Stored rows –

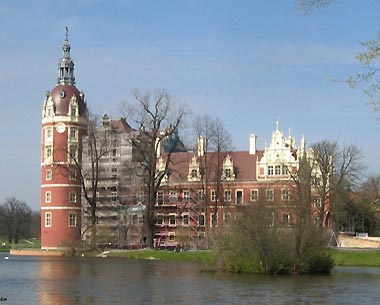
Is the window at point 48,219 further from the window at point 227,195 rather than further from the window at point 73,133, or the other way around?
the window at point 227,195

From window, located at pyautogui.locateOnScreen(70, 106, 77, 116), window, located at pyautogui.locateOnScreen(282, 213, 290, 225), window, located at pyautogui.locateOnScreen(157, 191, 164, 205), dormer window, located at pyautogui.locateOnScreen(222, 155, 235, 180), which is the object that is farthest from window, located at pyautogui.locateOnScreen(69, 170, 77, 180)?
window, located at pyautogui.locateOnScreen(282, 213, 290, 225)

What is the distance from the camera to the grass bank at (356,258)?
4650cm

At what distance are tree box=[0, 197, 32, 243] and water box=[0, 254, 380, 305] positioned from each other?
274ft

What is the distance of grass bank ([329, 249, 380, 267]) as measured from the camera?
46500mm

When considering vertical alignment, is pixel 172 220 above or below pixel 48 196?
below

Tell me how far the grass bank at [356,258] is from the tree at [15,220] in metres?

...

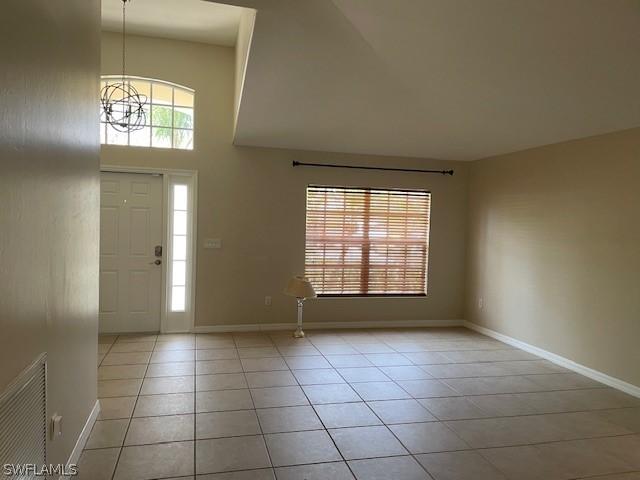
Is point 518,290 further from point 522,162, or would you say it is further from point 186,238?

==

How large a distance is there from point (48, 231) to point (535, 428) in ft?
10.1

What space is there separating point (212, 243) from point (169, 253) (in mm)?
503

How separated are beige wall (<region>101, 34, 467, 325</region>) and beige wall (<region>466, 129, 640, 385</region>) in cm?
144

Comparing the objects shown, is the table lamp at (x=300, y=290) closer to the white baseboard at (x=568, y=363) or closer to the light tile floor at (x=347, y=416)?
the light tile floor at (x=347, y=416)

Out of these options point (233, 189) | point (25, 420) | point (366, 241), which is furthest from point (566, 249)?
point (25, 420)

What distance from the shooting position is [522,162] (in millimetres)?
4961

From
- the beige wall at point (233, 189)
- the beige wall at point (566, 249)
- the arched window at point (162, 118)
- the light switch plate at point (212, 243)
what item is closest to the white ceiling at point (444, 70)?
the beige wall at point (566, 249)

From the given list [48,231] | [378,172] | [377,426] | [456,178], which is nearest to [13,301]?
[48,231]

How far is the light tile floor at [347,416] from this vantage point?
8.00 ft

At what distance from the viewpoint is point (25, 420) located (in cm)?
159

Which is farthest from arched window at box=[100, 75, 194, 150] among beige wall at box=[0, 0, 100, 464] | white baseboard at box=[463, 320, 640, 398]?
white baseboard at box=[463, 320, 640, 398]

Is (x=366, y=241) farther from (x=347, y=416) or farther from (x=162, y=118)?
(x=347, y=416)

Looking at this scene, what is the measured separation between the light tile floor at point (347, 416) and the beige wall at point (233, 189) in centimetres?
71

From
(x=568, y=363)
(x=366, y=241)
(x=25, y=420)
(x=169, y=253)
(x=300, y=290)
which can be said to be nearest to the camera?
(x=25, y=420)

Direction – List every line of the data above that contains the word "camera", copying each line in full.

Output of the exercise –
What is the distance from the camera to the grass bank at (356,258)?
What is the distance of grass bank ([329, 249, 380, 267]) as measured from the camera?
which can be said to be nearest to the camera?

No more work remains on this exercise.